### EXCERPT

========================================================================

Jacob Rees-Mogg has been told to stop thinking MPs who are working from home are “shirking” their duties.
Conservative MP Tracey Crouch, who revealed in June that she had been diagnosed with breast cancer, called on the Commons leader to “urgently rethink” the rules around virtual participation.
Ms Crouch voiced her disappointment at not being able to participate in a Westminster Hall debate on the future of breast cancer services and the impact of COVID-19 on diagnosis.
The MP for the Kent constituency of Chatham and Aylesford, who has been working remotely during the coronavirus pandemic, told the Commons that the rules around virtual participation meant MPs with “real and current life experience” of the disease were “disappointingly unable to participate” in the debate.
The former minister continued: “Now, while I respect [Mr Rees-Mogg’s] commitment to traditional parliamentary procedures, I’m sure if he was on the backbenches and not the fine specimen of health and fitness he clearly is, he would be arguing forcefully for members to be able to contribute more often in proceedings by modern technology.

========================================================================

### PROBLEM STATEMENT
In the article about Tracey Crouch, which debate did she say she was unable to take part in? The data that comes next is not needed.

### DATA SECTION
========================================================================

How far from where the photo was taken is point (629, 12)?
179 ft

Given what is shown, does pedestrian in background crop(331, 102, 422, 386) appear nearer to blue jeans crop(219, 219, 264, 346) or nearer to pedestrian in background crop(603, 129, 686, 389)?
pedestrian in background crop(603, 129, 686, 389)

========================================================================

### ANSWER AREA
A Westminster Hall debate on the future of breast cancer services and the impact of COVID-19 on diagnosis.